The most significant changes compared to the previous 1996 survey are as follows:

  1. There has been a marked decline in trout Numbers.
  2. A very significant reduction in the adult pike population is evident.
  3. A major recovery in perch stocks is evident.
  4. The adult Roach population recorded in both years is similar.
  5. There has been an expansion of the Bream  stock.
  6. A  very  substantial  increase in the Roach/Bream hybrid population is evident.
  7. Regrettably no Char were captured in either the 1996 or 2012 surveys suggesting that this species in L. Corrib, is Probably extinct.
  8. There has been a significant overall reduction in the numerical size of the pike population compared to 1996 and the number of large adult pike has also declined.
  9. There was no information on salmon stocks.
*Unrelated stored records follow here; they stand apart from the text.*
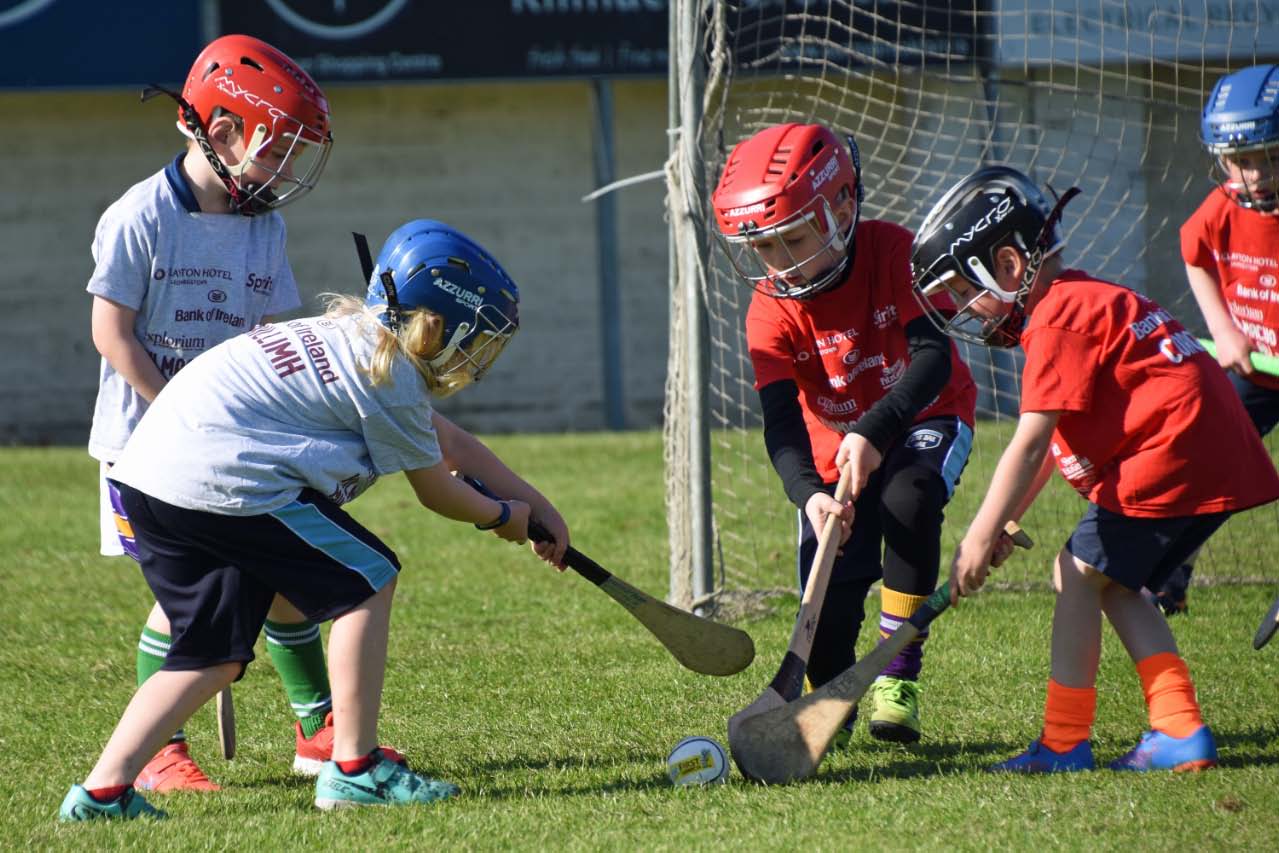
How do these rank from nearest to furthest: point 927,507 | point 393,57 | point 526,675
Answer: point 927,507 < point 526,675 < point 393,57

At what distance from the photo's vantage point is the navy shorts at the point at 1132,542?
3.16 meters

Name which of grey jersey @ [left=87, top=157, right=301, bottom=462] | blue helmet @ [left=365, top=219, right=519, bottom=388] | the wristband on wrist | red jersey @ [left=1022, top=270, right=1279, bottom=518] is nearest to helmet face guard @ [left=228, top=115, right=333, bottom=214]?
grey jersey @ [left=87, top=157, right=301, bottom=462]

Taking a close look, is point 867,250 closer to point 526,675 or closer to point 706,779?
point 706,779

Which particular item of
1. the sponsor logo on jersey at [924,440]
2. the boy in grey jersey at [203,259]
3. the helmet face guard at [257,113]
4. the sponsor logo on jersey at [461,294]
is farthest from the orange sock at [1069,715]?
the helmet face guard at [257,113]

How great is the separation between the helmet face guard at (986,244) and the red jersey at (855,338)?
1.33ft

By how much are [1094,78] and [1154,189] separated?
0.71 m

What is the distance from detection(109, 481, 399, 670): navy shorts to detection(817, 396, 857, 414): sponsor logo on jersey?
1.29 meters

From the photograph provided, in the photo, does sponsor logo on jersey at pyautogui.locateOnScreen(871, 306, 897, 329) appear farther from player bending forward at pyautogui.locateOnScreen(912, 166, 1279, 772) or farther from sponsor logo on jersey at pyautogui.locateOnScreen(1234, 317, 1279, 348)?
sponsor logo on jersey at pyautogui.locateOnScreen(1234, 317, 1279, 348)

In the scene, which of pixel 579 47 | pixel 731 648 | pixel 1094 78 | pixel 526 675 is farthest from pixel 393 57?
pixel 731 648

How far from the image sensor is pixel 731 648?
3656 millimetres

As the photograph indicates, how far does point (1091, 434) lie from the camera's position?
3.19 metres

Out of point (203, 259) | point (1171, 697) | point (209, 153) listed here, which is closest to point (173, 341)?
point (203, 259)

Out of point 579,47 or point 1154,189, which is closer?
point 1154,189

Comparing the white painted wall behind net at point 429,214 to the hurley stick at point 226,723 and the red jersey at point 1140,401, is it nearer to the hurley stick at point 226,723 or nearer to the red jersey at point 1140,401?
the hurley stick at point 226,723
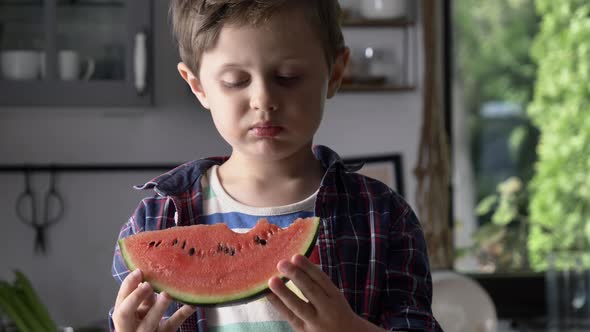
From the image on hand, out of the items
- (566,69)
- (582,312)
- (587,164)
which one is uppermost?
(566,69)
The survey did not attempt to quantify the eel population but it is well recognised there there has been a disastrous reduction in eel numbers over the years and in common with all Irish lakes and rivers, eel fishing is now banned.

A subsequent survey was carried out in June 2014 as part of the fish sampling programme for the Water Framework Directive. The complete report can be viewed here. Despite that fact that IFI was also involved in this survey, no mention is made of the 2012 survey. A 2011 survey is however referred to. The species identified include those listed in the 2012 survey with the addition of 3-spined stickleback, 9-spined stickleback and stone loach. Eels were also surveyed in this survey.

It was found that roach was the must abundant fish species recorded in the lower Corrib while brown trout were was the dominant species in terms of biomass. Perch was the most abundant fish species in terms of abundance and biomass in the upper Corrib. However, in terms of overall abundance and biomass, eels were the dominant species in the upper Corrib.

Dramatic reduction in the roach and perch populations was observed between 2008 and 2011, however perch abundance increased again in 2014. Roach abundance in 2014 only increased in the lower lake and decreased further in the upper lake. A decrease in brown trout abundance and biomass in the upper lake was also observed between 2008 and 2011 and increased again in 2014. In addition there was a decrease in roach/bream hybrids in both the upper and lower lakes in 2014.

The reasons for these lsignificant fluctuations in abundance for certain fish species is not well understood. Factors that might be responsible include the harsh winters in previous years affecting recruitment and the spread of zebra mussels throughout the lake since 2007. The zebra mussel can disturb the food chain by filtering phytoplankton from the water column thus diverting nutrients from open water to the bottom, thus favouring bottom-feeding fish (demersal) species such as brean, roach/bream hybrids and eels over those species that feed in open water (pelagic).

The last report of Artic Char in the Corrib came in the 1980’s and they must now be considered extinct. Char are extremely sensitive to water quality and their demise is a strong indication that the water qualitiy in Lough Corrib has deteriorated since the 1980’s.

In 2010 to 2012, the EPA assigned Lower Lough Corrib an overall draft ecological status of Moderate, based on all monitored physico-chemical and biological elements, including fish and the Upper Lough Corrib an overall draft ecological status of Poor. This is surely and indictment of those responsible for monitoring the Corrib.